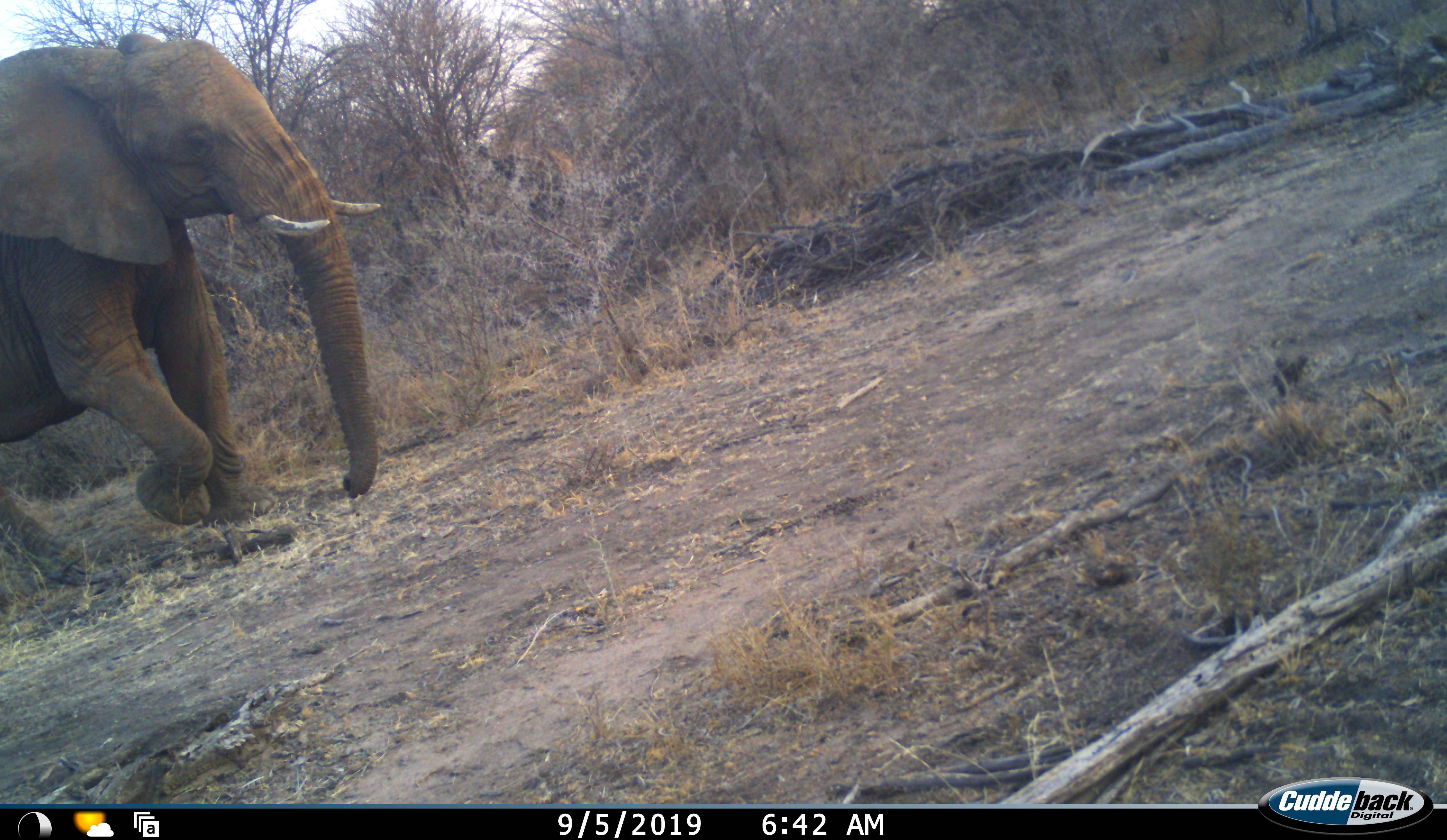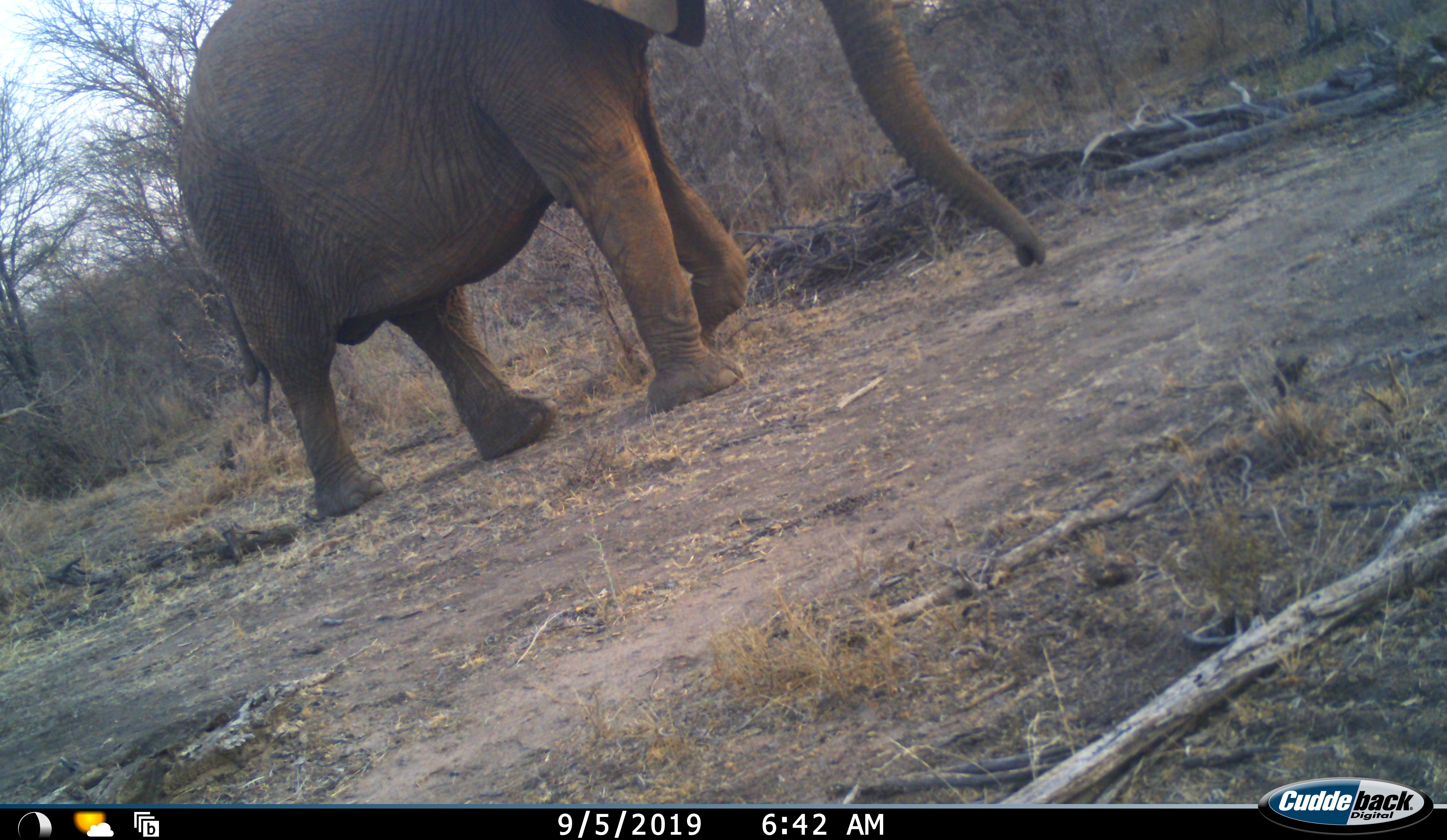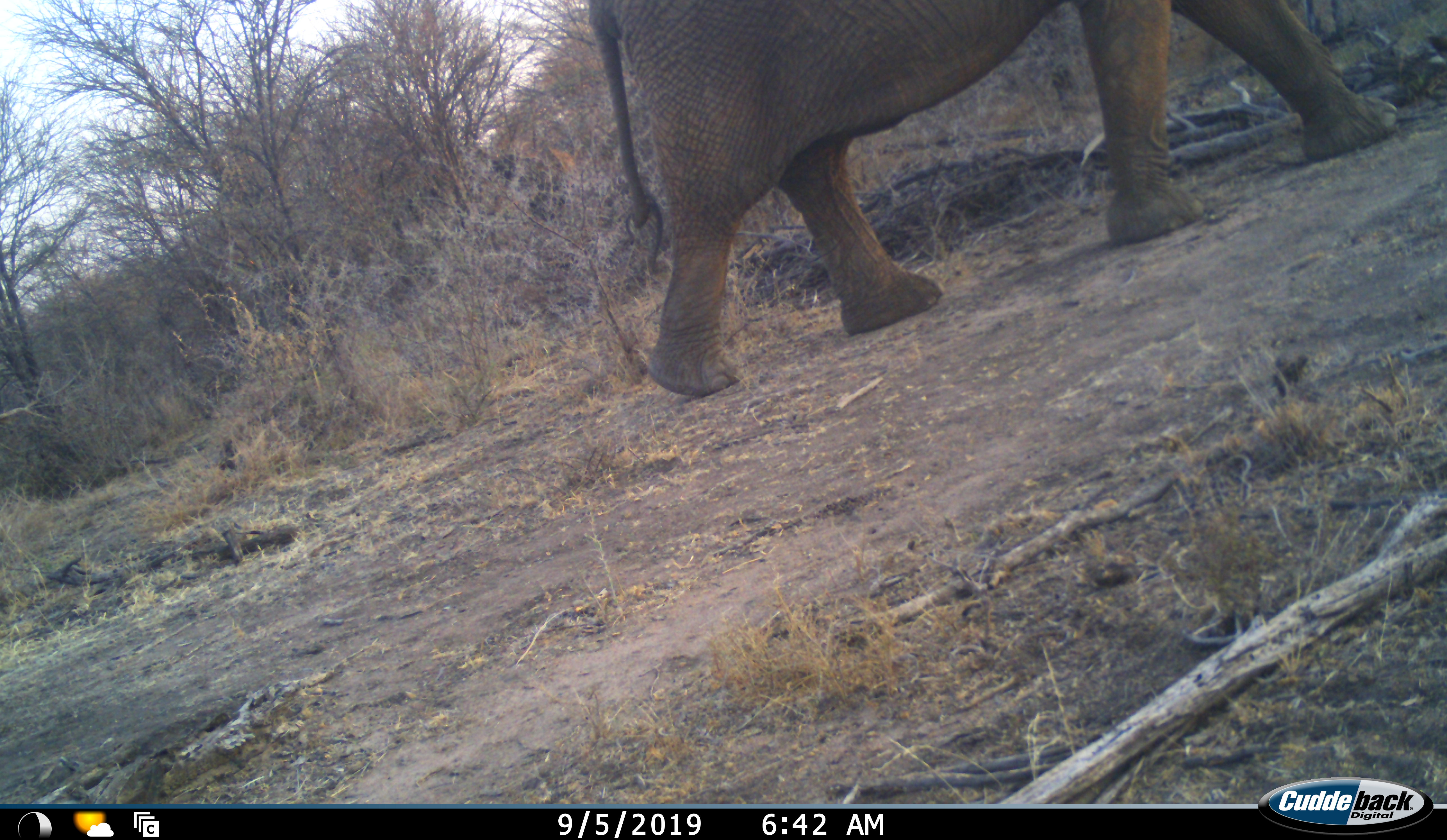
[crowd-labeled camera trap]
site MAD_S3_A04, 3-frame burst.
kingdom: Animalia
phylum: Chordata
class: Mammalia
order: Proboscidea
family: Elephantidae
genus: Loxodonta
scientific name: Loxodonta africana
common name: african bush elephant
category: elephant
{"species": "elephant (african bush elephant) (Loxodonta africana)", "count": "1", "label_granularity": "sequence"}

_ _ _ _

WORK INSTRUCTION – The lines to copy are those in the listing that contain the word "Loxodonta".

EXERCISE RESPONSE –
genus: Loxodonta
scientific name: Loxodonta africana
{"species": "elephant (african bush elephant) (Loxodonta africana)", "count": "1", "label_granularity": "sequence"}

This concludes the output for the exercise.